Judgments are made for each. Further, when the first heated object is near the fourth heater 20 and the second heated object approaches the inside of the furnace, a G judgment is made because the first heated object has escaped outside the furnace. When the second heated object is near the first heater 2, the judgment is H, and the first heated object escapes from the furnace and the second heated object approaches the inside of the furnace. The program is such that sometimes a determination of I is made for each, thereby alleviating the disturbance in the temperature inside the furnace caused by the passage of the object to be heated inside the furnace. Further, the amount of power supplied to the first to fourth heaters 2, 7, 19, 20 does not become excessive even momentarily, and voltage flicker is prevented from occurring. Moreover, the power supply capacity can be relatively small. Note that the operation mode determiner 28 can be configured by a logic circuit, but a microcomputer may also be used.

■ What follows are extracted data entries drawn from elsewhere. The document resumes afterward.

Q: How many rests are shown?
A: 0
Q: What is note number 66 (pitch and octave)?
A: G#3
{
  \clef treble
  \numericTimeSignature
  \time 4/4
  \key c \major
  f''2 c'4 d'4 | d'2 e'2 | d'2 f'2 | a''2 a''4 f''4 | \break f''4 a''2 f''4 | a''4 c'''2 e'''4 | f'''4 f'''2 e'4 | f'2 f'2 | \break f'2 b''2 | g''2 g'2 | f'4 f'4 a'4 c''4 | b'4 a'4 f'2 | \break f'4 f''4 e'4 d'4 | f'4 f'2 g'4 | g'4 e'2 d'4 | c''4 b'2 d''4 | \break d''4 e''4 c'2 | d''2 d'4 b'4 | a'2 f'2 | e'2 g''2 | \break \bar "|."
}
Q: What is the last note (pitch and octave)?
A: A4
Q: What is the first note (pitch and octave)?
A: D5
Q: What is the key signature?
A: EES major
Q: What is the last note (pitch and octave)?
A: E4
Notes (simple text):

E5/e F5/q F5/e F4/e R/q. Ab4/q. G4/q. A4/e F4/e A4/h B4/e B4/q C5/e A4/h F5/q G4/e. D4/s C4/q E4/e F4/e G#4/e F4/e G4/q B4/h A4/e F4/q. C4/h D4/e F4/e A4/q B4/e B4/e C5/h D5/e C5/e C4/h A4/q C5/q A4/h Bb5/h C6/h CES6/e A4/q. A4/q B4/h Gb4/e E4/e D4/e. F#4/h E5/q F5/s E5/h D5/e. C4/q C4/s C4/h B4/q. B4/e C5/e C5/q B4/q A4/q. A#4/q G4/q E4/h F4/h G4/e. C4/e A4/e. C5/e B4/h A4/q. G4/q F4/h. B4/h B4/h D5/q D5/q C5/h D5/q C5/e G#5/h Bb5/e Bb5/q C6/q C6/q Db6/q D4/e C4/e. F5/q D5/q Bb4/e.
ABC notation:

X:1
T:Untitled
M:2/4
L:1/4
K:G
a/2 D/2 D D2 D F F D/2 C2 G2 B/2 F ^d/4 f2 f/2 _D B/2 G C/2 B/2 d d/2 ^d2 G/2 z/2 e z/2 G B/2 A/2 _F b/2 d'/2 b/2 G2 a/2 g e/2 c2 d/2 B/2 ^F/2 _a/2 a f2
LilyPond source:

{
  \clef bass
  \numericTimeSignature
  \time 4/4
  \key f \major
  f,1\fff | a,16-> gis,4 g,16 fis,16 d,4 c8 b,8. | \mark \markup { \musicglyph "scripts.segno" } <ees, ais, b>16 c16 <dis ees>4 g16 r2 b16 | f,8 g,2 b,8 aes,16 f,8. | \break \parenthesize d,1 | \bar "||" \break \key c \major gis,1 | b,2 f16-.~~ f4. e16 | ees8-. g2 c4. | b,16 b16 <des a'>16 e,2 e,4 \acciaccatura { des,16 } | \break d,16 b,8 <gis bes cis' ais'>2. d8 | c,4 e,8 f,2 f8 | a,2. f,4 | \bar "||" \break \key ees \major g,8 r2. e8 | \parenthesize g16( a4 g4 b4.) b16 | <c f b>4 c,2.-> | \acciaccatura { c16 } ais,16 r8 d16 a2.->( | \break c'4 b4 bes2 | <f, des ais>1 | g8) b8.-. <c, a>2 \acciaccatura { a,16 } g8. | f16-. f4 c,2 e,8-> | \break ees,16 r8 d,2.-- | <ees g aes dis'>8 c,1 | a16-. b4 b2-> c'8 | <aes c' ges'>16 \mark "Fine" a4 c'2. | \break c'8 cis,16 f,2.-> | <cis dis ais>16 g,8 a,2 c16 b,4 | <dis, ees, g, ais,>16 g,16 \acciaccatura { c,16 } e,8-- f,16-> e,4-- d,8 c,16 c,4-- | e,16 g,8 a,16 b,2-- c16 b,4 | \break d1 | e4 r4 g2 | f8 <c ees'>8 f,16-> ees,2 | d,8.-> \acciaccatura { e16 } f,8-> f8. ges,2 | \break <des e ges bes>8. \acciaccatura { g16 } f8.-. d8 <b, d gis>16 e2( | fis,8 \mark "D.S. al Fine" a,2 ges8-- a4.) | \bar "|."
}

[Brief explanation of drawings]

Figure 1 is an electric circuit diagram of an electric furnace to which a conventional power adjustment device is applied; Figures a, b, and c in Figure 2 are waveform diagrams of the current supplied to the heater of the electric furnace; Figures 3 to 5; shows one embodiment of the power adjustment device of the present invention, FIG. 3 is an electric circuit diagram, and FIG. 4 a, b,
c, d, e, f, g, h, i, j, k, l are limit pulse waveform diagrams, m in Figure 4 is a sine waveform diagram of AC power supply, a, b, c, d in Figure 5 are A waveform diagram of the current flowing through the heater, e in FIG. 5 is a sine waveform diagram of the AC power supply, and FIG. 6 is an electric circuit diagram of another embodiment of the present invention. 1... Electric furnace, 2, 7, 19, 20... Heater, 5, 10, 23, 24... Thyristor, 6...
...AC power supply, 15, 16, 25, 26...Trigger control circuit, 18...Limit pulse generation circuit, 1
7...Temperature disturbance detector, 27...Heated object position detector, 28...Operation mode determiner.

Claims (1)

[Scope of Claims] 1. A plurality of heaters distributed in an electric furnace are each connected to an AC power source via a thyristor, and an interval of the number of power supply cycles is determined according to the temperature detected by a temperature detector near each of the thyristors. In the cycle control type power adjustment device that controls turn-on of each thyristor by supplying a trigger pulse to the gate of each thyristor in synchronization with the zero voltage of the AC power supply, a temperature change in the electric furnace is detected. a temperature disturbance detector; and a limit pulse for preventing turn-on of each of the thyristors in a periodic pattern that limits the trigger pulse of each of the thyristors so that the overall power consumption is kept approximately constant according to the detection result of the temperature disturbance detector. A cycle control type power adjustment device comprising: a limit pulse generator that generates a limit pulse; and a trigger control circuit that gate-controls each of the trigger pulses using each of the limit pulses and supplies the gates to the gates of each of the thyristors.